[SOURCE DATA Boundary: Start]
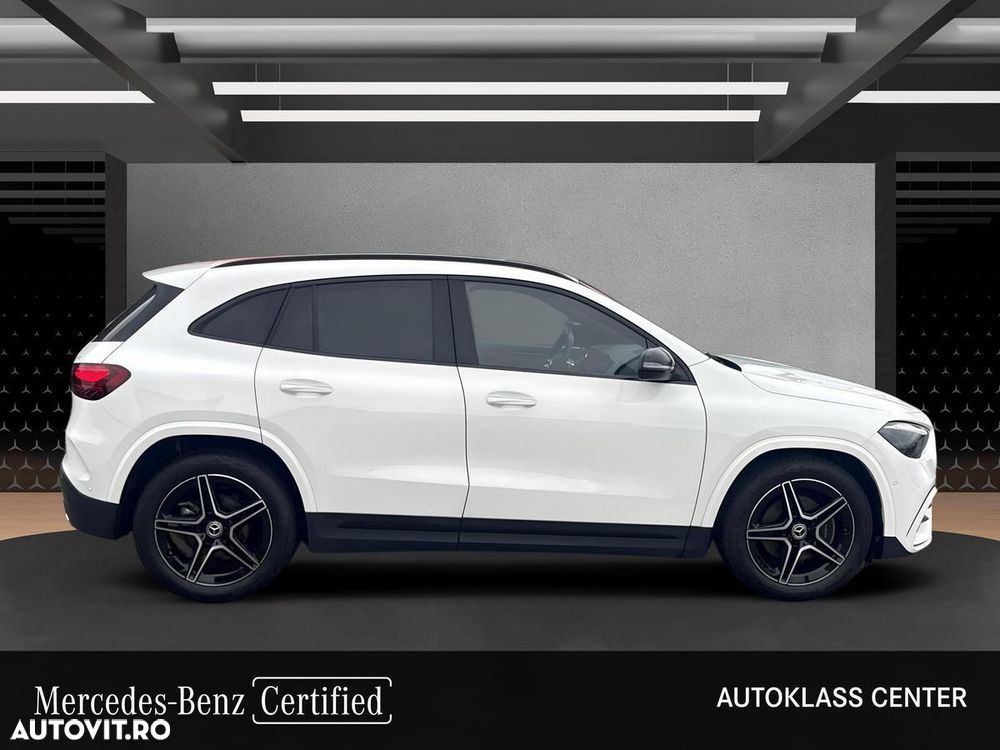 Mercedes-Benz GLA 200 d 4MATIC Aut. - 6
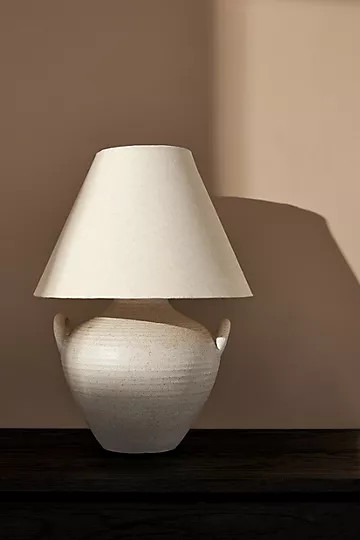 Amber Lewis for Anthropologie Marana Table Lamp | Anthropologie (US)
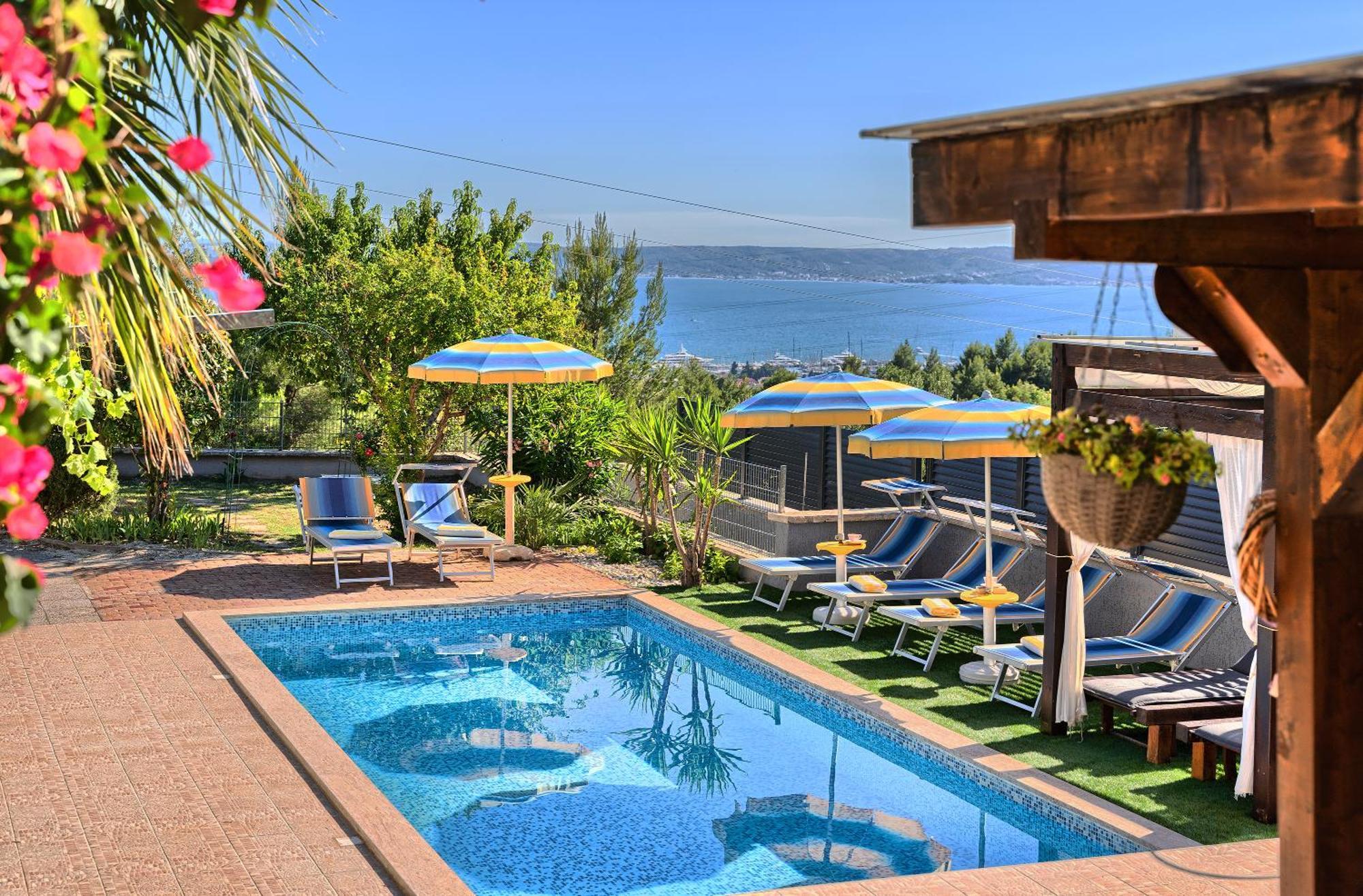 Villa Antea Kastela Luaran gambar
[SOURCE DATA Boundary: End]
Verbatim output, no pictures: the line holding "Amber Lewis for" and all lines after it through the last line of the material, with nothing else.

▶ WRITTEN ANSWER
 Amber Lewis for Anthropologie Marana Table Lamp | Anthropologie (US)
 Villa Antea Kastela Luaran gambar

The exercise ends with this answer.